_Document excerpt_
Some 24 years after Commodore introduced the first personal computer with pre-emptive multitasking, the full promise of pre-emptive multitasking is made complete. The hardware has finally caught up with the software.

Although I’ve been dreaming of solid state drives for literally years, I’ve been hesitant to buy one because of the problems associated with them, and the general lack of understanding behind those problems. Now, the problems are out in the open: They’re caused by the compromises necessary to give the drives good life expectancy.

The big problem with inexpensive SSDs from last year, such as the OCZ Core, Supertalent Masterdrive, and other similarly priced drives was that while their sustained read and write speeds were very good, their random write performance falls off a cliff. If the system has to write to two different files at the same time, the drives start performing like floppy drives, or at least the really low-end hard drives of the early/mid 1990s. Remember JTS or Quantum Bigfoot hard drives?

A lot of power users will sniff at the 30 GB capacity of the entry-level model. That’s fine; the drive comes in capacities up to 240 GB. But I look at it this way: 30 GB is more than enough room to hold the last version worth having of anything Microsoft ever wrote (or will write)–Windows XP and Office 2003. One could get a mid-range motherboard and CPU, max out its memory, install a 30 GB Vertex with Windows XP and Office 2003, and have a computer with a life expectancy of 10 years. And not only that, the computer will still be worth using in 10 years too.

It’s almost too bad I’m not in computer sales anymore (I haven’t been since 1995). I think I could sell a lot of these.

SSDs come of age?

Intel released its first-generation SSDs this week. I haven’t seen one and I don’t plan on rushing out to buy one just yet, but what I’ve read makes it sound like this is going to be big. Not big like the release of Windows 95 was, but frankly if what people are saying is true, it should be as big of a deal. This is the first disruptive technology I’ve seen in years.The best analysis of this drive and other SSDs is this Anandtech article. It doesn’t just discuss the Intel SSD; it also goes into detail talking about earlier SSDs, and, to my amazement, it talks about what’s wrong with them and does in-depth analysis as to why.

Frankly it’s been years since I’ve seen this kind of objective analysis from a hardware site. I’m used to hardware sites being shills for vendors, so this is exceptional.

The problem with inexpensive SSDs like the Supertalent Masterdrive and OCZ Core is that they’re usually fast. Blazing fast. But under certain circumstances, they just sit there and hang. Not for milliseconds, but a full second or more. Usually the problem happens when writing small files.

_Task A_
Can you rewrite the paragraph in the SSD piece that begins "The big problem with inexpensive SSDs from last year" as a shorter paragraph that keeps its main facts?
_Task B_
Will you reproduce, word for word, everything in the SSD piece from "Some 24 years" down to "with the software."?

_Record set_
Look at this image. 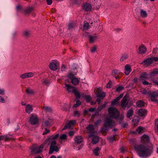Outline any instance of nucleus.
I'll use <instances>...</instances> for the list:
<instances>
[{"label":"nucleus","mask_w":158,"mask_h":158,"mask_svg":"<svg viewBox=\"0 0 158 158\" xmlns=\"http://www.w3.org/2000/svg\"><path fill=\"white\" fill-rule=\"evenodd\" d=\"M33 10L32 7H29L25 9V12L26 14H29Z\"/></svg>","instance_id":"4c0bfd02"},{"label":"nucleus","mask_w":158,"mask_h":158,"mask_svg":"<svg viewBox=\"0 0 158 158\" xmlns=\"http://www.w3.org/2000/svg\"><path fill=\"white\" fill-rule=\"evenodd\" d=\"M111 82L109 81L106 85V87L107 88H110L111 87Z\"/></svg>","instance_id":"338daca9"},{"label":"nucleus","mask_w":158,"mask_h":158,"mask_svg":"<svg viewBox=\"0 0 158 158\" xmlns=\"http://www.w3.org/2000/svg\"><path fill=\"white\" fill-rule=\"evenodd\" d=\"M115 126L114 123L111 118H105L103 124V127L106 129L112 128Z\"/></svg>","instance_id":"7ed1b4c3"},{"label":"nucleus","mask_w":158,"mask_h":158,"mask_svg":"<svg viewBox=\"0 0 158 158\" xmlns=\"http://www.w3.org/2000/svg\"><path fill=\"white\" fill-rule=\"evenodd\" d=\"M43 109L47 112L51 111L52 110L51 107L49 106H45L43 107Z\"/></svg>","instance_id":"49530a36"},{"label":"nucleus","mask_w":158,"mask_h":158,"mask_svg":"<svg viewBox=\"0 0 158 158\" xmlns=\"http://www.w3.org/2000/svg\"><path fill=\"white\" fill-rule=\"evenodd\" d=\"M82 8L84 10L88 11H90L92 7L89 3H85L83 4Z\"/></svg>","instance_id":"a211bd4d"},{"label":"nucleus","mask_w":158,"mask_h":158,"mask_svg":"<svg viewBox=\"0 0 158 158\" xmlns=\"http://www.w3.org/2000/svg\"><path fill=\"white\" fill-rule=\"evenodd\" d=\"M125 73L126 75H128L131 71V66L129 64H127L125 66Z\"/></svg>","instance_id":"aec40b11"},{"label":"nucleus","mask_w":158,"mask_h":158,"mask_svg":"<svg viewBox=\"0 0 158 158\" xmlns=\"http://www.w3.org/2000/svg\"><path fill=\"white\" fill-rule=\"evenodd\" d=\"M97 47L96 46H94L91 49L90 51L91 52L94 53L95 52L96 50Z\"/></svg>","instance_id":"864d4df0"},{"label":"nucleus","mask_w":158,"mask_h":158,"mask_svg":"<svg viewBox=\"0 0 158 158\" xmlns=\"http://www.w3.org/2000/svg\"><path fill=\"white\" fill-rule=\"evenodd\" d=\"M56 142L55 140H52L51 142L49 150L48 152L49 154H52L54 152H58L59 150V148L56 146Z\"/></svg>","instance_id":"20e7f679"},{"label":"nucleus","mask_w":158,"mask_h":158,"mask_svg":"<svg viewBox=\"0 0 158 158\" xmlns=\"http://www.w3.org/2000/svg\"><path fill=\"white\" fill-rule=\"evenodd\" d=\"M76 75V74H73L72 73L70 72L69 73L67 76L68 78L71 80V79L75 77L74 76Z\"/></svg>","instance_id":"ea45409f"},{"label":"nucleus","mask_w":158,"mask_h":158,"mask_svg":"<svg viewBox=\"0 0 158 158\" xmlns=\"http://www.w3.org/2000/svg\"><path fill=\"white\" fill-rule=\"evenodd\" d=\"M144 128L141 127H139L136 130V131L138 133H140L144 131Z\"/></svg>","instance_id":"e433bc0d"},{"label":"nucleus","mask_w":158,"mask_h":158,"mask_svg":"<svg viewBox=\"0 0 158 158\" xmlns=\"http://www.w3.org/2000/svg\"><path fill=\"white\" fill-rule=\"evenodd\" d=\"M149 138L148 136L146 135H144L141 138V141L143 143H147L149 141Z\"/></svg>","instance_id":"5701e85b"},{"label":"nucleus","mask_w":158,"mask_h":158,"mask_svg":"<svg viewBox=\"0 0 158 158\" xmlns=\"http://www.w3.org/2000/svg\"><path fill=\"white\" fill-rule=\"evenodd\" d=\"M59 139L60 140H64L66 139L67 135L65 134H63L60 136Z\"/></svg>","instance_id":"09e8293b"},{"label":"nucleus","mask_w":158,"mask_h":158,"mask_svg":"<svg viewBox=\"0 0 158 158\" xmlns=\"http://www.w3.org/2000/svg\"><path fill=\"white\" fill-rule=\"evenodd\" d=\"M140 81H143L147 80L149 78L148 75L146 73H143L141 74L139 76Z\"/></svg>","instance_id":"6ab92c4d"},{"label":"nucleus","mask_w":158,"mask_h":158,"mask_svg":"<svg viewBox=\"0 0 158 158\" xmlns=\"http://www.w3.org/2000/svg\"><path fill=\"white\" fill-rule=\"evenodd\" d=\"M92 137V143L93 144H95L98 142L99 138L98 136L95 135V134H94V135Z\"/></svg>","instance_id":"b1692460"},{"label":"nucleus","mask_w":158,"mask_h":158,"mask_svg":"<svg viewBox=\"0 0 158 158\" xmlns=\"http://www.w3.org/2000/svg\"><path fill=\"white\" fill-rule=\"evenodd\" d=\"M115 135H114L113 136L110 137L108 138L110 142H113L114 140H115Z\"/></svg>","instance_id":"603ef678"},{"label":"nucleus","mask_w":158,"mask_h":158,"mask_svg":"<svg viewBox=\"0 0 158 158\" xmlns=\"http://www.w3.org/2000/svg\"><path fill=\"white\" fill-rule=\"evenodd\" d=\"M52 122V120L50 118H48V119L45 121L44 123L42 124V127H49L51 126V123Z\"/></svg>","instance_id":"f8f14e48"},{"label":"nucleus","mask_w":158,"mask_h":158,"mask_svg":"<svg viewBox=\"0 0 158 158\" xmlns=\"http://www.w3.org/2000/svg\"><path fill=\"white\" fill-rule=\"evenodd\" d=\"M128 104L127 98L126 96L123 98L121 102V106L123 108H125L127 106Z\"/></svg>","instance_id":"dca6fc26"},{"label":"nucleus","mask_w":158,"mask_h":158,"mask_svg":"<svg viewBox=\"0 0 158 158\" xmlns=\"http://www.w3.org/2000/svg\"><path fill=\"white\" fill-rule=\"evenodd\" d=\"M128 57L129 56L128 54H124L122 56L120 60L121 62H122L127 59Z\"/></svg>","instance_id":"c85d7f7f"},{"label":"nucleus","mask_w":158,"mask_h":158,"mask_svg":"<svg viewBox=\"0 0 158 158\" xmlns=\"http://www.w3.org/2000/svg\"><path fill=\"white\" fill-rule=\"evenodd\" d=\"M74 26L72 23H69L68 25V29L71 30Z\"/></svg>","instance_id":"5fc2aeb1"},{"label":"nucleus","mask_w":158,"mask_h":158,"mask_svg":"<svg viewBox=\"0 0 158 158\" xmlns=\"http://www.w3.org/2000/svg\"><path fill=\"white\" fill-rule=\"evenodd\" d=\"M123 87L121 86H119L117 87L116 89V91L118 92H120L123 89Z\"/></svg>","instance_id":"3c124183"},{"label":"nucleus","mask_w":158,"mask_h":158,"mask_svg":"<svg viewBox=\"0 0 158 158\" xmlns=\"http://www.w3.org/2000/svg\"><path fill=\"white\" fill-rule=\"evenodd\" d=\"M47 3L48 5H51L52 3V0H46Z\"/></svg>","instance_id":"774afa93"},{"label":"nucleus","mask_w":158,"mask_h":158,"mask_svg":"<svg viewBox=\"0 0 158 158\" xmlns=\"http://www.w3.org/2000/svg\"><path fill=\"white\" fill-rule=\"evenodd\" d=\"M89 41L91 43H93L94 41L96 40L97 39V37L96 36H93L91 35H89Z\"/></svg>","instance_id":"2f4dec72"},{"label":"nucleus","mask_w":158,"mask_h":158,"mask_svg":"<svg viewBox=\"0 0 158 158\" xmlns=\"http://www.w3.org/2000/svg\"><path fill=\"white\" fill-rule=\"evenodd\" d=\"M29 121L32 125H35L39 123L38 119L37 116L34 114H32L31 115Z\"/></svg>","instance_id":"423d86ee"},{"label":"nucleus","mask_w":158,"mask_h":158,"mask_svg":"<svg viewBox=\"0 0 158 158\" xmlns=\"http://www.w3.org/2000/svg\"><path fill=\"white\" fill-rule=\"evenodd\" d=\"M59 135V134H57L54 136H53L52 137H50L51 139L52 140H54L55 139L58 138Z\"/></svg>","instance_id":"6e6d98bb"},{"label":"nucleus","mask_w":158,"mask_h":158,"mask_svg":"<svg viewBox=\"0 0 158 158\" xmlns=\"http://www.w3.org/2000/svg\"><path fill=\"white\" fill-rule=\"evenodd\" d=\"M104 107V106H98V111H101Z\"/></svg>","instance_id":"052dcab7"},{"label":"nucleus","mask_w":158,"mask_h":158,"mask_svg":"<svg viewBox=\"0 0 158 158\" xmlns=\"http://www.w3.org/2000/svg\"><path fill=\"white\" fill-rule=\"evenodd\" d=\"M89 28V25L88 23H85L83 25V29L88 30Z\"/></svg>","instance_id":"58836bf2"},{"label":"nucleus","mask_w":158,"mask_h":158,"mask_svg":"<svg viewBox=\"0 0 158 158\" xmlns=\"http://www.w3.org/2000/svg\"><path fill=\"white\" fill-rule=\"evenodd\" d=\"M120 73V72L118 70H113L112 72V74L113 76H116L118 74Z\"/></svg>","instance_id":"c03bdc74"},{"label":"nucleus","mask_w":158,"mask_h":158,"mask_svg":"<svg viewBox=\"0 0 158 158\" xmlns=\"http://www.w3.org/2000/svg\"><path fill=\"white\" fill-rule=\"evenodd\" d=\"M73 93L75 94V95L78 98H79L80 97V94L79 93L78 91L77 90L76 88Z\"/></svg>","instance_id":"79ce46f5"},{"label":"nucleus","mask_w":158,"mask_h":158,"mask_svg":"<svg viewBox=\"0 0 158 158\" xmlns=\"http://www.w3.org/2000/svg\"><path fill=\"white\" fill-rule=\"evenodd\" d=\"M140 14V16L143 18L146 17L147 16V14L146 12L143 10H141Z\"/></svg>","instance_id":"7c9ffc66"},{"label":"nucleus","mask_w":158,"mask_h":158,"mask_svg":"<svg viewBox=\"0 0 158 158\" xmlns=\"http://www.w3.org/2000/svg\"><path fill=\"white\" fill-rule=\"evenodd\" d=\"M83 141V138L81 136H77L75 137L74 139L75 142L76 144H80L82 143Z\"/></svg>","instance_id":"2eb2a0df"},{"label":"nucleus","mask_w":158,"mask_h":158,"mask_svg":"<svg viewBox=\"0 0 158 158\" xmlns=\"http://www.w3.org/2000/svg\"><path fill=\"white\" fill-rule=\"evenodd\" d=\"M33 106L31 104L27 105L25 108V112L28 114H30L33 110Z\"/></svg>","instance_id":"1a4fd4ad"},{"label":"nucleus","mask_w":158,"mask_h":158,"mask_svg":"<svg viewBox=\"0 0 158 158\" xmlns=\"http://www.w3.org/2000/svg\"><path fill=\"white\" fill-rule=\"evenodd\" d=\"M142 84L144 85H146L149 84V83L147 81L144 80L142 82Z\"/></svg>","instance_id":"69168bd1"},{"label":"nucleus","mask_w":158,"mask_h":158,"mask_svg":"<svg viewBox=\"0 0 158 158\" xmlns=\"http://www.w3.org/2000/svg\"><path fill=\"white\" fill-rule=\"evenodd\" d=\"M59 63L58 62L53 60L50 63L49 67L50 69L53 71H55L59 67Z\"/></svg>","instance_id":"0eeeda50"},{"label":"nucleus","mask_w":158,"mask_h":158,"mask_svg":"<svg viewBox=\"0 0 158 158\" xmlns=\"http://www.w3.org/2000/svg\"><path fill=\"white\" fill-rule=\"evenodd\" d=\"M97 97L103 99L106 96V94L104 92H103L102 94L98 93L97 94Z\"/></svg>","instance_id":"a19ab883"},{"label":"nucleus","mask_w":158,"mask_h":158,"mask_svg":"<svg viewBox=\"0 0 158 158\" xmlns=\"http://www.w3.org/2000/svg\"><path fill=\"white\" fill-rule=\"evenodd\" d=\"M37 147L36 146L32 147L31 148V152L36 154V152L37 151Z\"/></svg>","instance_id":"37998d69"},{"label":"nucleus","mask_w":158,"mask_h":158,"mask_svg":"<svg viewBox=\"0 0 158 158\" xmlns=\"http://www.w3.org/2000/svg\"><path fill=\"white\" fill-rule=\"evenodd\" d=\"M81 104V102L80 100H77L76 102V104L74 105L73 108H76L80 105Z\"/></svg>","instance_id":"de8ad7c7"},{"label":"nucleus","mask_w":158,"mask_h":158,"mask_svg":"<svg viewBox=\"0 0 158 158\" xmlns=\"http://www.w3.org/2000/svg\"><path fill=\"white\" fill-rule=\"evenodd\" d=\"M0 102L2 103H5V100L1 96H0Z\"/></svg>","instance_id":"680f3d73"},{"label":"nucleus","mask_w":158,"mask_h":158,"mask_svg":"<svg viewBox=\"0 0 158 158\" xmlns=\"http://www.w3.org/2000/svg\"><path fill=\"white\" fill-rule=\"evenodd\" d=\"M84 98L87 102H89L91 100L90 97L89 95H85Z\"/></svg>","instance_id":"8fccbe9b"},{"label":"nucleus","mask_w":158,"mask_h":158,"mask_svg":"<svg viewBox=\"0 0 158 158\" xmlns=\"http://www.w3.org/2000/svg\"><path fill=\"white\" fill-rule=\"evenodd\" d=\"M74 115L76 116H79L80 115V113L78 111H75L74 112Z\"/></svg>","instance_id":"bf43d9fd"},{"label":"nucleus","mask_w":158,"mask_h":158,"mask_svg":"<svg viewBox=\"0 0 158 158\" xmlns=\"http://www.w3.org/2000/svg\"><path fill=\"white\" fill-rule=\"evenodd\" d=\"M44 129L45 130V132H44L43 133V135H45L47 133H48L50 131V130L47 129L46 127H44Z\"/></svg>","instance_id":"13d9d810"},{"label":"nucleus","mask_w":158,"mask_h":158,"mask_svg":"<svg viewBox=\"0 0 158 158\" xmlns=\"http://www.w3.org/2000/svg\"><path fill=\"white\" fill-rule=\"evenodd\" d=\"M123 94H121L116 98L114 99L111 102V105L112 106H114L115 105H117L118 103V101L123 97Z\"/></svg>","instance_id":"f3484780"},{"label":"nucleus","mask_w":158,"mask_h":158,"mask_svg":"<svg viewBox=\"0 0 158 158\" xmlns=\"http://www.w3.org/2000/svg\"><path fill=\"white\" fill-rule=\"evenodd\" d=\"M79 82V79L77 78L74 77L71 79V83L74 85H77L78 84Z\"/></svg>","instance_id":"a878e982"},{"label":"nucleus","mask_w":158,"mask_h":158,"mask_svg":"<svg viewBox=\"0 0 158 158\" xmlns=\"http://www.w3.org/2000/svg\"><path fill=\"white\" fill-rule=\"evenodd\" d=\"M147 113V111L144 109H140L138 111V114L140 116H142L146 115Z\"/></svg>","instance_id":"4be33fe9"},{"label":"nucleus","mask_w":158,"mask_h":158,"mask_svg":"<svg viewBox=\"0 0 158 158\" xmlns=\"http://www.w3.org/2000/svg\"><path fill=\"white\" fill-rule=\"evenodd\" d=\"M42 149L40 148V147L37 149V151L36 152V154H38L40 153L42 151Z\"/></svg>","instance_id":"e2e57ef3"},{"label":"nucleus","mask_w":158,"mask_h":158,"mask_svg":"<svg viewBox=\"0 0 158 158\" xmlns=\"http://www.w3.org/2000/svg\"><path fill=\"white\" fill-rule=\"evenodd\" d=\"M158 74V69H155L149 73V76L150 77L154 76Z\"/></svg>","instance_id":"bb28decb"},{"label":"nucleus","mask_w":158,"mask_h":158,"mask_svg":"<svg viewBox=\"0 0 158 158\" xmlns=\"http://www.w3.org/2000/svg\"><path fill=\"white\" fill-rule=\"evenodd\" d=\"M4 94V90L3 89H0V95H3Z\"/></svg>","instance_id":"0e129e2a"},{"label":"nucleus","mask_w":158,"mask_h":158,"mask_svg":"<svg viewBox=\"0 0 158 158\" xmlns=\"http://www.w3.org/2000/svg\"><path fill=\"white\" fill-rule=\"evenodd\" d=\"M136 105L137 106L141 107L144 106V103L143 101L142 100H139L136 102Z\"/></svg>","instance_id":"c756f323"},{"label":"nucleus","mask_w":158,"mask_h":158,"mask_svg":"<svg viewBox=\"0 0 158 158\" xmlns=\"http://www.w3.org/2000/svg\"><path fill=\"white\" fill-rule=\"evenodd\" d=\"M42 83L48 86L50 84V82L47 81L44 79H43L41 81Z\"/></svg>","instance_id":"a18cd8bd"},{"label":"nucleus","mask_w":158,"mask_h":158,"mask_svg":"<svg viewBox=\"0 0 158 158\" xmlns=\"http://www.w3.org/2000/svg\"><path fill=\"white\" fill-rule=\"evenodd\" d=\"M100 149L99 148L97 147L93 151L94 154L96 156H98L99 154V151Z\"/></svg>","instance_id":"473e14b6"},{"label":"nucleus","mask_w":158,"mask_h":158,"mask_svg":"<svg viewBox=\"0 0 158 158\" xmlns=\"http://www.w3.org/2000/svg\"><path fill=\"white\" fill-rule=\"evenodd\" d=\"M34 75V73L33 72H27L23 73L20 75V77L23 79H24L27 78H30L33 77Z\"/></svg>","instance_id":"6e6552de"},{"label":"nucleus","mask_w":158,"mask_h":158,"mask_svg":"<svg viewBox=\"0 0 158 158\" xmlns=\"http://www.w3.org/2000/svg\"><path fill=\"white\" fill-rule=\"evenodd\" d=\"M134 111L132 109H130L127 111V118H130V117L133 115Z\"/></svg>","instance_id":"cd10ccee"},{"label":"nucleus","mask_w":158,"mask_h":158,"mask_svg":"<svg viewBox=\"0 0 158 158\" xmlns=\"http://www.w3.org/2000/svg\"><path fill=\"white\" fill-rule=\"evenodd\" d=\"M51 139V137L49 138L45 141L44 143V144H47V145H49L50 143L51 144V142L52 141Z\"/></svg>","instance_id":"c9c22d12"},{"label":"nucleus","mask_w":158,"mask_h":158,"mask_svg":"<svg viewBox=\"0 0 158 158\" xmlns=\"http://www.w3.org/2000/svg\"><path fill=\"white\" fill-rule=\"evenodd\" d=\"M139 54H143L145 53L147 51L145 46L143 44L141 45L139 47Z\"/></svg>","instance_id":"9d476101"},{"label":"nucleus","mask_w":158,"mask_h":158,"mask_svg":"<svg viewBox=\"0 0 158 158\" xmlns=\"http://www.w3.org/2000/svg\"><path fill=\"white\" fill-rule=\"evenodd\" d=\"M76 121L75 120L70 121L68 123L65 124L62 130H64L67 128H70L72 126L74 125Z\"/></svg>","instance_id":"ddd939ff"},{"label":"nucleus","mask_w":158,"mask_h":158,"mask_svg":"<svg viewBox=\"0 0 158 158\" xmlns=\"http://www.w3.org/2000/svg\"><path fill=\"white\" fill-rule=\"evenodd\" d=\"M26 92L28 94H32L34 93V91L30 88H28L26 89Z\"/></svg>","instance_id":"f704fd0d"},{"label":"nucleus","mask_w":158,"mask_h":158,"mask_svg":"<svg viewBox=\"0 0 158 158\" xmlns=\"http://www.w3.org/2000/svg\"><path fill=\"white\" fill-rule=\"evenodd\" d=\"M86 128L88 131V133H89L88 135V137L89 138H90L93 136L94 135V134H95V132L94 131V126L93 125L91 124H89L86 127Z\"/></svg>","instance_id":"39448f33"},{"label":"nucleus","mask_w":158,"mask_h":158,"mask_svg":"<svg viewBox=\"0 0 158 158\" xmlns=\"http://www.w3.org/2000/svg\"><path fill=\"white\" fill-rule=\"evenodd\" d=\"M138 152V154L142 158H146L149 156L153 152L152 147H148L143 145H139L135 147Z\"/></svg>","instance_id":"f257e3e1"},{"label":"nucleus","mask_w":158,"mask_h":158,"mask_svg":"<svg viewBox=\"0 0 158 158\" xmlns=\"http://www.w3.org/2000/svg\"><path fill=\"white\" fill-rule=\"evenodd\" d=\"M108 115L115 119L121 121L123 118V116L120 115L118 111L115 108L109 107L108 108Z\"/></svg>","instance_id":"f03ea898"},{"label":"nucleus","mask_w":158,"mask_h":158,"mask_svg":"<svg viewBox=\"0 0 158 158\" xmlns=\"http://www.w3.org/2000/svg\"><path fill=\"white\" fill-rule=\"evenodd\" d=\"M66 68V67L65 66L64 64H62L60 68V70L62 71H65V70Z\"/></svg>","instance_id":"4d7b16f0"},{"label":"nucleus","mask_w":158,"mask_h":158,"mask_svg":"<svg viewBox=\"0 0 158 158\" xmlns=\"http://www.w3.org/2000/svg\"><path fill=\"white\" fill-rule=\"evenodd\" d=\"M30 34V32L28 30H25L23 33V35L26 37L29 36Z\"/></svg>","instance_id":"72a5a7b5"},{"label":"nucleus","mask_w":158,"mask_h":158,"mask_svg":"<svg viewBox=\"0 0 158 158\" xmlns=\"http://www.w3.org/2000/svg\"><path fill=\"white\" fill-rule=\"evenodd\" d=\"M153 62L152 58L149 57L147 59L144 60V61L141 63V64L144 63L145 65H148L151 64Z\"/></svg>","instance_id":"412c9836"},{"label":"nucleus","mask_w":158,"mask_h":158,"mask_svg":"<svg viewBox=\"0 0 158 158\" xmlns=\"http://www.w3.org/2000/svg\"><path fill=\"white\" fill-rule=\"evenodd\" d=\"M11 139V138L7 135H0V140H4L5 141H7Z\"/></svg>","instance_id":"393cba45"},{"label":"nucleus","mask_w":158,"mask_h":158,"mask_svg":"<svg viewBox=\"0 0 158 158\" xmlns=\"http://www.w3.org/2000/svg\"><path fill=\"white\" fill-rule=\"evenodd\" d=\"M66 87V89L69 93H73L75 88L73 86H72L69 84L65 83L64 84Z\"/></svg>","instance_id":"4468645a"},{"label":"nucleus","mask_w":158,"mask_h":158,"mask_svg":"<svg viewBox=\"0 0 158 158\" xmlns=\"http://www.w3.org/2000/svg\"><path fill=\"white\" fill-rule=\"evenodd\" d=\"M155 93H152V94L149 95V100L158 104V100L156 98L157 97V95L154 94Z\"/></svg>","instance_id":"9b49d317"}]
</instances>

_Full answer A_
Last year's inexpensive SSDs, such as the OCZ Core and Supertalent Masterdrive, had very good sustained read and write speeds, but their random write performance dropped off sharply. When writing to two files at once, they performed like floppy drives or the low-end hard drives of the early and mid-1990s, such as JTS or Quantum Bigfoot models.

_Full answer B_
Some 24 years after Commodore introduced the first personal computer with pre-emptive multitasking, the full promise of pre-emptive multitasking is made complete. The hardware has finally caught up with the software.